**What you have to do**
Look at the entries below and reproduce them exactly.

— BEGIN —

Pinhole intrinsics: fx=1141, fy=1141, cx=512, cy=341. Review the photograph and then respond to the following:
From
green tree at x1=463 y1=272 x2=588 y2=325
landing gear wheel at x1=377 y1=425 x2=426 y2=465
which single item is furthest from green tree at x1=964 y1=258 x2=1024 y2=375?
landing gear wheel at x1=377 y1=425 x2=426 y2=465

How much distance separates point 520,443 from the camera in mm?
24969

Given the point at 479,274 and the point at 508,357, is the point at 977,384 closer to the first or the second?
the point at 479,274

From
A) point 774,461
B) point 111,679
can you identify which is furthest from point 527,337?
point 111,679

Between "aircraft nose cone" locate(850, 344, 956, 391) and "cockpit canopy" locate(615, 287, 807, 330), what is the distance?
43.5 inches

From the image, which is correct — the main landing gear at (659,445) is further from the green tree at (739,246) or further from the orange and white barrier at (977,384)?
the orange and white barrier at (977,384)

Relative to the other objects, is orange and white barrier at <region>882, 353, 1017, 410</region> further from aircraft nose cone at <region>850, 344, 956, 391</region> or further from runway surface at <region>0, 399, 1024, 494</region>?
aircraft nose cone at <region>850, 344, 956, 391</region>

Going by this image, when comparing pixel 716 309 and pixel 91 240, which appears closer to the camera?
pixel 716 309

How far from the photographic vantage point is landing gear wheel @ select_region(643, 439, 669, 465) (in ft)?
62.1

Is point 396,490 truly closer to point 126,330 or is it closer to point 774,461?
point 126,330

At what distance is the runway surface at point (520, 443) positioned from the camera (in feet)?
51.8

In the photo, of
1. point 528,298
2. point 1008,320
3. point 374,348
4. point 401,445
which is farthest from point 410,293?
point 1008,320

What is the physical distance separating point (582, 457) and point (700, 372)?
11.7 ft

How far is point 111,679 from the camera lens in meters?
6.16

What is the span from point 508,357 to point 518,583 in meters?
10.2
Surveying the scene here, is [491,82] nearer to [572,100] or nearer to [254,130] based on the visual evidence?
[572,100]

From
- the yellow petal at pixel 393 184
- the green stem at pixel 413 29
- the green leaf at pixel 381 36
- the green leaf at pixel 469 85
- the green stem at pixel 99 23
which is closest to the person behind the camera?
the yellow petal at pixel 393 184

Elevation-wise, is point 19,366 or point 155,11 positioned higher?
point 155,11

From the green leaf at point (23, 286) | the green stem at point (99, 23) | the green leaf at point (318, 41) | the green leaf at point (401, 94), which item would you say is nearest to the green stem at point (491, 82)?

— END —

**Reply**
Pinhole intrinsics: fx=1141, fy=1141, cx=512, cy=341. Review the photograph and then respond to the following:
From
green tree at x1=463 y1=272 x2=588 y2=325
landing gear wheel at x1=377 y1=425 x2=426 y2=465
which single item is furthest from green tree at x1=964 y1=258 x2=1024 y2=375?
landing gear wheel at x1=377 y1=425 x2=426 y2=465

How much distance separates point 520,443 from the camera in mm?
24969

Given the point at 479,274 and the point at 508,357, is the point at 977,384 closer to the first or the second?
the point at 479,274

From
A) point 774,461
B) point 111,679
can you identify which is furthest from point 527,337?
point 111,679

Between "aircraft nose cone" locate(850, 344, 956, 391) and "cockpit canopy" locate(615, 287, 807, 330), what is the distance?
43.5 inches

From the image, which is correct — the main landing gear at (659,445) is further from the green tree at (739,246) or further from the orange and white barrier at (977,384)?
the orange and white barrier at (977,384)

Relative to the other objects, is orange and white barrier at <region>882, 353, 1017, 410</region> further from aircraft nose cone at <region>850, 344, 956, 391</region> or further from runway surface at <region>0, 399, 1024, 494</region>?
aircraft nose cone at <region>850, 344, 956, 391</region>

Going by this image, when comparing pixel 716 309 and pixel 91 240, which appears closer to the camera?
pixel 716 309

How far from the photographic vantage point is landing gear wheel @ select_region(643, 439, 669, 465) (in ft)?
62.1

Is point 396,490 truly closer to point 126,330 or is it closer to point 774,461?
point 126,330

At what distance is the runway surface at point (520, 443) positioned from the camera (in feet)?
51.8

In the photo, of
1. point 528,298
2. point 1008,320
3. point 374,348
4. point 401,445
which is farthest from point 410,293?
point 1008,320

What is the physical distance separating point (582, 457) and point (700, 372)?
11.7 ft

How far is point 111,679 from the camera lens in meters?
6.16

What is the span from point 508,357 to point 518,583 in meters?
10.2
Surveying the scene here, is [491,82] nearer to [572,100] or nearer to [254,130] based on the visual evidence?
[572,100]

From
- the yellow petal at pixel 393 184
- the green stem at pixel 413 29
- the green leaf at pixel 381 36
- the green leaf at pixel 469 85
- the green stem at pixel 99 23
which is closest to the person behind the camera?
the yellow petal at pixel 393 184

Elevation-wise, is point 19,366 or point 155,11 positioned higher?
point 155,11

From the green leaf at point (23, 286) | the green stem at point (99, 23) | the green leaf at point (318, 41) | the green leaf at point (401, 94), which item would you say is nearest to the green stem at point (491, 82)?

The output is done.